STATED PROBLEM A. Count how many lines of the records contain the string "masks", and give only that number.

DOCUMENT PASSAGE.
There is now a great deal of interest in finding better alternatives to this scheme. Options include pruning a trained network or training many networks automatically. In this workshop we focus on a contrasting approach: to learn the architecture during training. This topic encompasses forms of Neural Architecture Search (NAS) in which the performance properties of each architecture, after some training, are used to guide the selection of the next architecture to be tried. This topic also encompasses techniques that augment or alter a network as the network is trained. An example of the latter is the Cascade Correlation algorithm, as well as others that incrementally build or modify a neural network during training, as needed for the problem at hand.
Our goal is to build a stronger community of researchers exploring these methods, and to find synergies among these related approaches and alternatives. Eliminating the need to guess the right topology in advance of training is a prominent benefit of learning network architecture during training. Additional advantages are possible, including decreased computational resources to solve a problem, reduced time for the trained network to make predictions, reduced requirements for training set size, and avoiding “catastrophic forgetting.” We would especially like to highlight approaches that are qualitatively different from current popular, but computationally intensive, NAS methods.
As deep learning problems become increasingly complex, network sizes must increase and other architectural decisions become critical to success. The deep learning community must often confront serious time and hardware constraints from suboptimal architectural decisions. The growing popularity of NAS methods demonstrates the community’s hunger for better ways of choosing or evolving network architectures that are well-matched to the problem at hand.
During
the workshop, there will be two breaks for discussion and social time, a chance
to talk with the organizers, authors, presenters, and other attendees. This will be done on the conference Gather.Town
site.
06:00 Welcome and talk: Scott E. Fahlman
"Cascade Correlation Thirty Years
Later: Lessons and Open Questions"
07:00 Invited
Talk: Sindy Löwe
"Putting
an End to End-to-End"
07:45 Talk:
Misha Khodak
"Geometry-Aware
Gradient Algorithms for Neural Architecture Search"
08:30 Four 5-minute spotlight presentations of
other accepted papers. Video
09:00 Break and Gather.Town discussions.
Chance to talk with
workshop organizers and authors.
09:45 Talk: Edouard Oyallon
"Greedy
Training & Asynchronous Optimization"
10:30 Talk: Nicholas
Roberts
"Searching
for Convolutions and a More Ambitious NAS"

INPUT.

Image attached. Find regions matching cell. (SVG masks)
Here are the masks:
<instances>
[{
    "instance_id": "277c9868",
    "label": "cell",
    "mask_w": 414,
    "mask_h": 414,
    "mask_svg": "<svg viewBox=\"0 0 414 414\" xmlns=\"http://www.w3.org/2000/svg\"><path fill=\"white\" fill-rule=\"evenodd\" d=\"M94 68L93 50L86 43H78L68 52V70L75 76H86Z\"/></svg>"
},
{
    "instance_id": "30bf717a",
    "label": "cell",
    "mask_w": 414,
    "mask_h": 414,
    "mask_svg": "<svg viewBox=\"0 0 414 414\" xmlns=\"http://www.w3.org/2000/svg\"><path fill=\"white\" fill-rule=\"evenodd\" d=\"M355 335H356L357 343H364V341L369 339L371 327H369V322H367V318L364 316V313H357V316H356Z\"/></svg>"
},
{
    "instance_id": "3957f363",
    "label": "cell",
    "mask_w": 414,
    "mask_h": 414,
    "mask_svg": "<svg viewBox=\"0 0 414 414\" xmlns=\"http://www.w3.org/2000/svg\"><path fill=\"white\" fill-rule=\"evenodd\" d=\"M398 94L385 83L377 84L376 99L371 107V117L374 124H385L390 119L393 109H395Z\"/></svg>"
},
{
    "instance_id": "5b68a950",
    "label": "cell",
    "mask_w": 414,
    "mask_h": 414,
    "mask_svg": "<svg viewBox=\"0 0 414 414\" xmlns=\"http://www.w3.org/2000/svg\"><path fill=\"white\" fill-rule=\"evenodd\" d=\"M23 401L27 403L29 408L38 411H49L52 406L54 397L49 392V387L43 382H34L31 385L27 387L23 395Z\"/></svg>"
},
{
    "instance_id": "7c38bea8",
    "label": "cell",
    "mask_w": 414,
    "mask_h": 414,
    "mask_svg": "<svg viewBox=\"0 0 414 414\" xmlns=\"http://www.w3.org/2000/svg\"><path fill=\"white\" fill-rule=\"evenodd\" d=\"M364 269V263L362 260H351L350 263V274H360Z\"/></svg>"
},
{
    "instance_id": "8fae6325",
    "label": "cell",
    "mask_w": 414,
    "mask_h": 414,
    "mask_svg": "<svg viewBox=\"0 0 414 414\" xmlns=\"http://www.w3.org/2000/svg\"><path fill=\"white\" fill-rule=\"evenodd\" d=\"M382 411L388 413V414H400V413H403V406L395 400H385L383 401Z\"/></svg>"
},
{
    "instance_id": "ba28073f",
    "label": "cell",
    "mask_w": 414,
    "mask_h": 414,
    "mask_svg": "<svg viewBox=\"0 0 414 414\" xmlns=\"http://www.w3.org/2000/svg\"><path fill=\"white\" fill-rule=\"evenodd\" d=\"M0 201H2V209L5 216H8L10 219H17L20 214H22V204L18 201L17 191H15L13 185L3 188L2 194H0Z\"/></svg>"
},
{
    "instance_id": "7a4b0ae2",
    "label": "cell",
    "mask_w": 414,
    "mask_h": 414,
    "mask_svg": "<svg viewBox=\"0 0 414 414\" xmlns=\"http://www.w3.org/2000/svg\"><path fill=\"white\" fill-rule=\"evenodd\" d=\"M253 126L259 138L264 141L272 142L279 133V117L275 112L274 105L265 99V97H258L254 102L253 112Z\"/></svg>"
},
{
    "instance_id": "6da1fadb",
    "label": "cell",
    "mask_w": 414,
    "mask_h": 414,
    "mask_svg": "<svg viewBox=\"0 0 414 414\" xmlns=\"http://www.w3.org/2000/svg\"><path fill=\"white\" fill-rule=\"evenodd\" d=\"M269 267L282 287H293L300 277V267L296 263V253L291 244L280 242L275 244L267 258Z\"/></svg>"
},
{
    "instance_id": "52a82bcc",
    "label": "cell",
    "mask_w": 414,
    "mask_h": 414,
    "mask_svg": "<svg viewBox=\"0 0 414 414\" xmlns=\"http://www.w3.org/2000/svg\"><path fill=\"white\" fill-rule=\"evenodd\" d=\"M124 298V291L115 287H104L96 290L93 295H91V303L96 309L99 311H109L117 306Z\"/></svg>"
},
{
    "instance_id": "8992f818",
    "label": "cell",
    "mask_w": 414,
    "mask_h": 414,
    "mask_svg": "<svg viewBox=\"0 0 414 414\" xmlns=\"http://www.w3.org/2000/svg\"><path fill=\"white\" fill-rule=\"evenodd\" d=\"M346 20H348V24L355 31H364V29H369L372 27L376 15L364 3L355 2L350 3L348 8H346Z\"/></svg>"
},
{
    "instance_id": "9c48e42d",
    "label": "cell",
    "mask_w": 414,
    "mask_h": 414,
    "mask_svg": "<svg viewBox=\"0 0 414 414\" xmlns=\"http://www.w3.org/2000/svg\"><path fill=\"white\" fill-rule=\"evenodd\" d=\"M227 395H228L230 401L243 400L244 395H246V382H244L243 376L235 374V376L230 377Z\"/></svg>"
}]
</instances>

STATED PROBLEM B. Write the next part of the workshop text on learning neural network architecture during training, starting right after its final line.

EXPECTED OUTPUT A. 2

EXPECTED OUTPUT B.
11:15 Talk: Dean
Alderucci
"Some
Intuitions in the Algorithmic Analysis of Cascade Correlation Learning"
12:00 Invited Talk:
Maithra Raghu
"Beyond
Performance Measures: Representational Insights for Machine Learning Design"
12:45 - 14:00 Gather.Town
discussions and social time, all participants.
Putting
an End to End-to-End
Modern deep learning models are typically optimized with end-to-end
backpropagation. As a result, when following the most naive approach for Neural
Architecture Search, we need to train every candidate network from scratch -
resulting in a very expensive evaluation strategy. In this talk, I will present
Greedy InfoMax - a self-supervised representation learning approach that could
provide a solution to this problem. I will demonstrate how Greedy InfoMax
enables us to train a neural network without labels and without end-to-end
backpropagation, while achieving highly competitive results on downstream
classification tasks. Finally, I will outline how such local learning could be
used to tremendously cut down the evaluation cost of candidate networks during
Neural Architecture Search.
Sindy Löwe (AMLab, University of
Amsterdam)
Beyond
Performance Measures: Representational Insights for Machine Learning Design
Over the past several years, rapid advances in modelling and algorithms, coupled with increased data and compute, has led to fundamental breakthroughs of machine learning across many different domains. However, the advanced capabilities of these machine learning systems comes at the cost of greater complexity. Machine learning design is becoming increasingly laborious, computationally expensive and opaque, sometimes resulting in catastrophic failures at deployment. In this talk, I overview steps towards an insight-driven design of machine learning systems. I introduce techniques that go beyond standard evaluation measures, and enable quantitative analysis of the complex hidden representations of machine learning systems. I discuss the resulting insights into the underlying deep neural network models, and the principled way in which this informs many aspects of their design, from characteristics when varying architecture width/depth, signs of overfitting, and catastrophic forgetting.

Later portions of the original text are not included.